**Activity:**
Any image found in the entries is to be skipped; the rest is returned word for word.

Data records

________________________________________

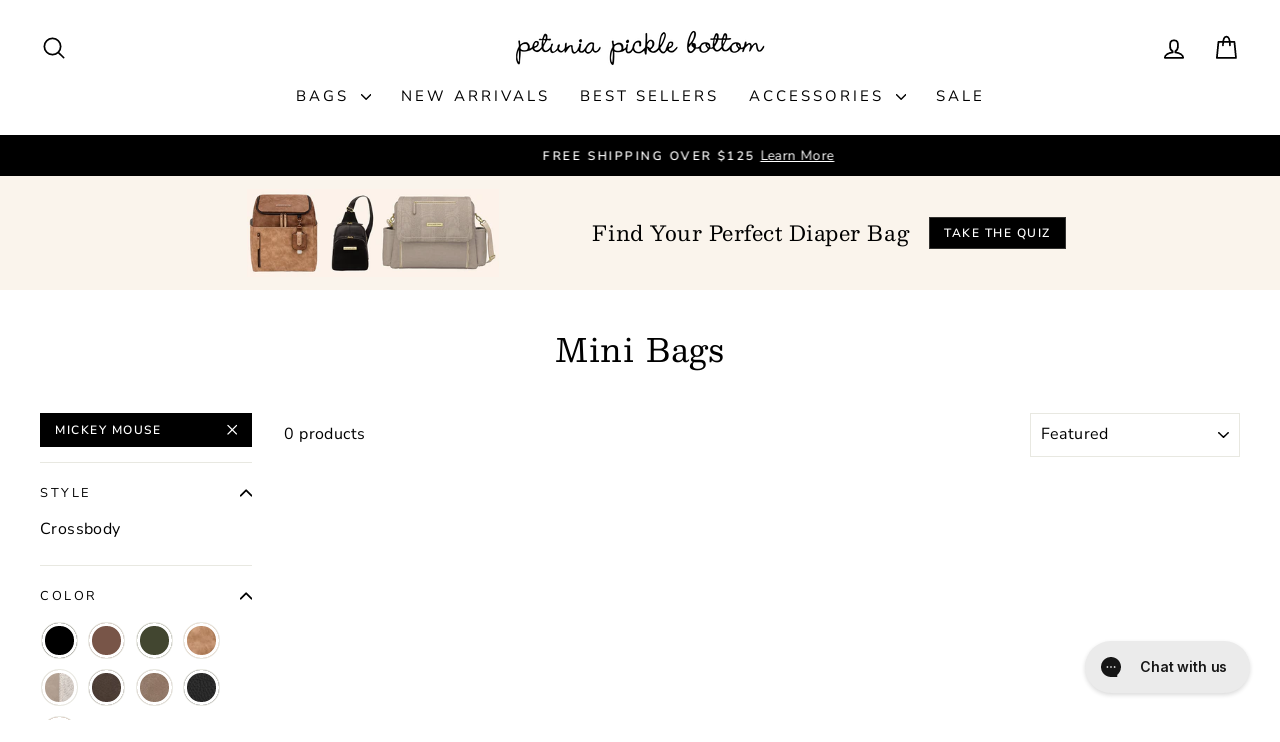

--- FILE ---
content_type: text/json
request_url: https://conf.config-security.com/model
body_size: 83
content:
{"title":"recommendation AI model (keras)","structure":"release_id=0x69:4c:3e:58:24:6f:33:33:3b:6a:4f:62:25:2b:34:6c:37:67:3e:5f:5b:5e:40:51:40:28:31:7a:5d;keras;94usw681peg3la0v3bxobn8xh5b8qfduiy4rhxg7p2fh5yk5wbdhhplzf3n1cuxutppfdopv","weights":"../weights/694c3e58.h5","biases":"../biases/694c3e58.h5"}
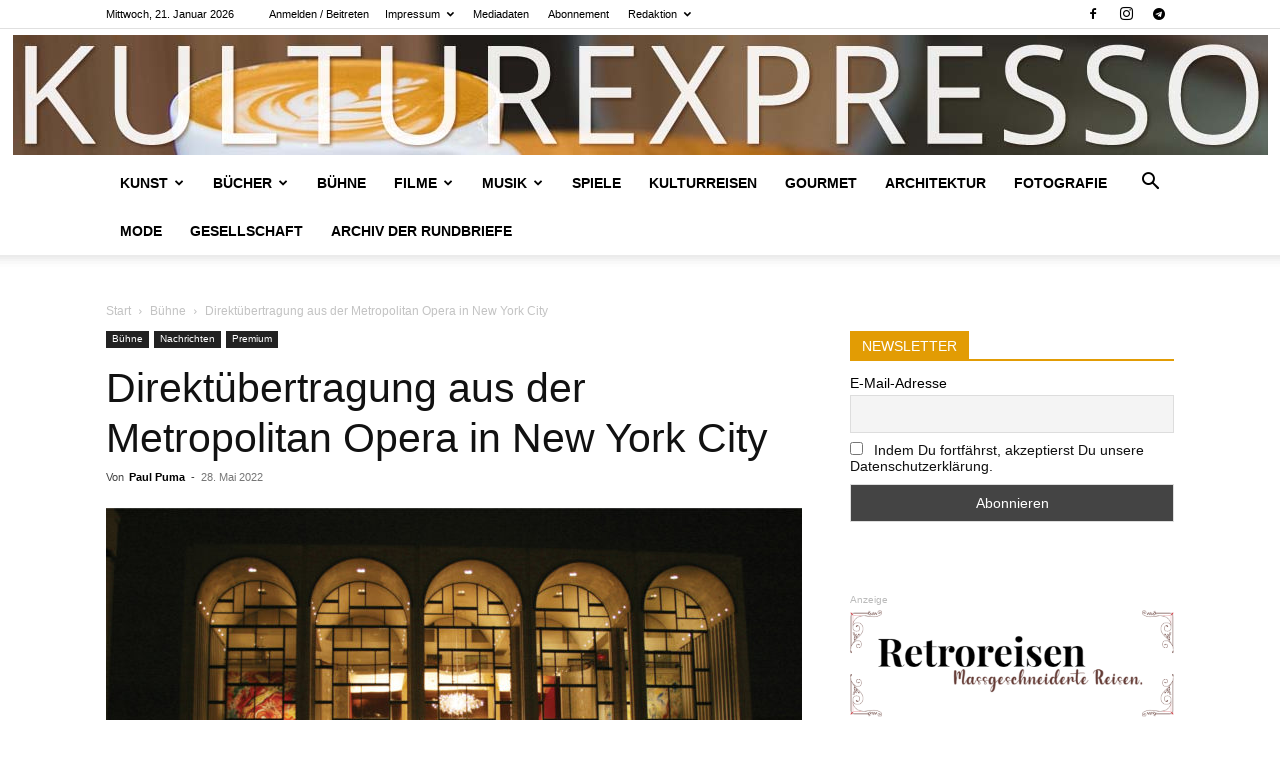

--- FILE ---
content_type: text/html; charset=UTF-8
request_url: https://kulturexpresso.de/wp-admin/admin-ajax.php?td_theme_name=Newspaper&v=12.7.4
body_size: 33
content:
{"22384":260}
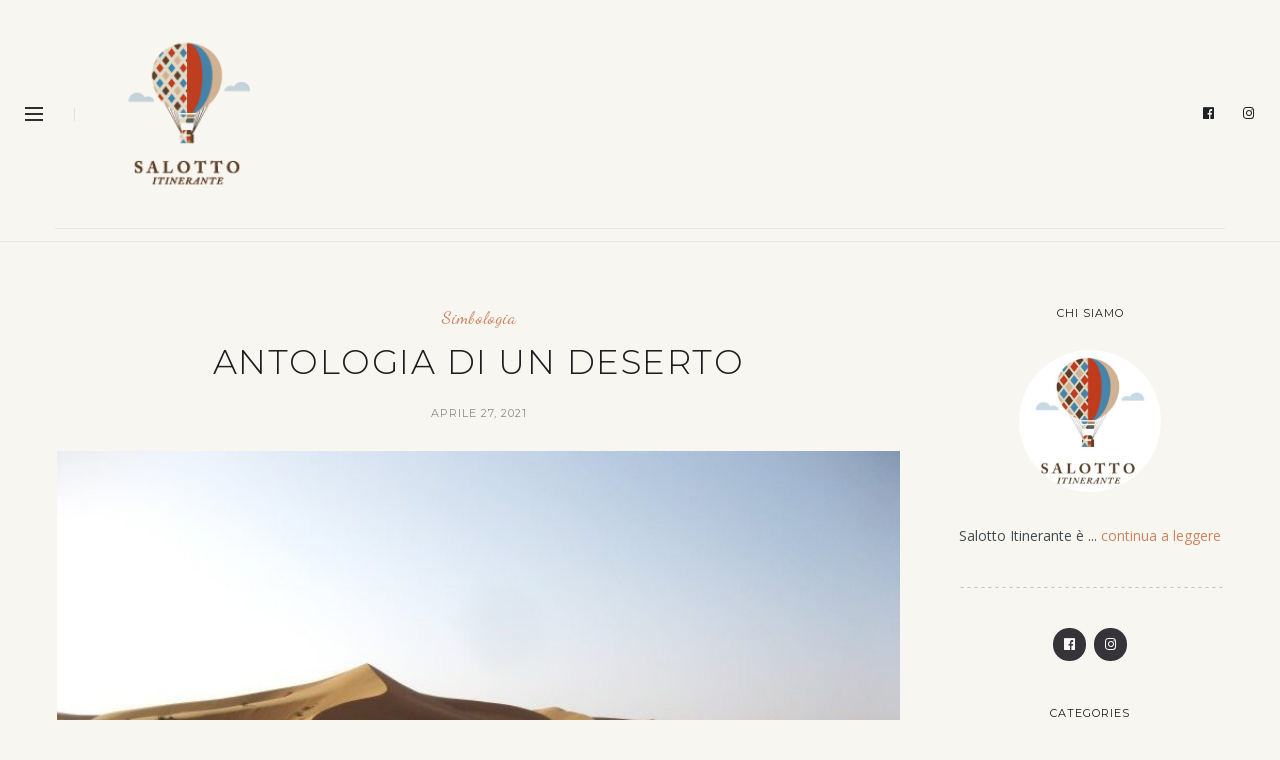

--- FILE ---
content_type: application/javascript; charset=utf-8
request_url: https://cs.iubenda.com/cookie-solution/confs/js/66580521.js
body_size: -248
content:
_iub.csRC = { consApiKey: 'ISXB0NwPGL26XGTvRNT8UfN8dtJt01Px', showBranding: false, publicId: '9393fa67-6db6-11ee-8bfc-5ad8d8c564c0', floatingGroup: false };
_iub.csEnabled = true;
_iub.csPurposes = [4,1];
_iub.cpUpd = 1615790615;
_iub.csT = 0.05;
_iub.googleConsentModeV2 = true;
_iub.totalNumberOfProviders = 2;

________________________________________

**Task answer:**
--- FILE ---
content_type: text/json
request_url: https://conf.config-security.com/model
body_size: 83
content:
{"title":"recommendation AI model (keras)","structure":"release_id=0x69:4c:3e:58:24:6f:33:33:3b:6a:4f:62:25:2b:34:6c:37:67:3e:5f:5b:5e:40:51:40:28:31:7a:5d;keras;94usw681peg3la0v3bxobn8xh5b8qfduiy4rhxg7p2fh5yk5wbdhhplzf3n1cuxutppfdopv","weights":"../weights/694c3e58.h5","biases":"../biases/694c3e58.h5"}

--- FILE ---
content_type: text/html; charset=UTF-8
request_url: https://kulturexpresso.de/wp-admin/admin-ajax.php?td_theme_name=Newspaper&v=12.7.4
body_size: 33
content:
{"22384":260}

--- FILE ---
content_type: application/javascript; charset=utf-8
request_url: https://cs.iubenda.com/cookie-solution/confs/js/66580521.js
body_size: -248
content:
_iub.csRC = { consApiKey: 'ISXB0NwPGL26XGTvRNT8UfN8dtJt01Px', showBranding: false, publicId: '9393fa67-6db6-11ee-8bfc-5ad8d8c564c0', floatingGroup: false };
_iub.csEnabled = true;
_iub.csPurposes = [4,1];
_iub.cpUpd = 1615790615;
_iub.csT = 0.05;
_iub.googleConsentModeV2 = true;
_iub.totalNumberOfProviders = 2;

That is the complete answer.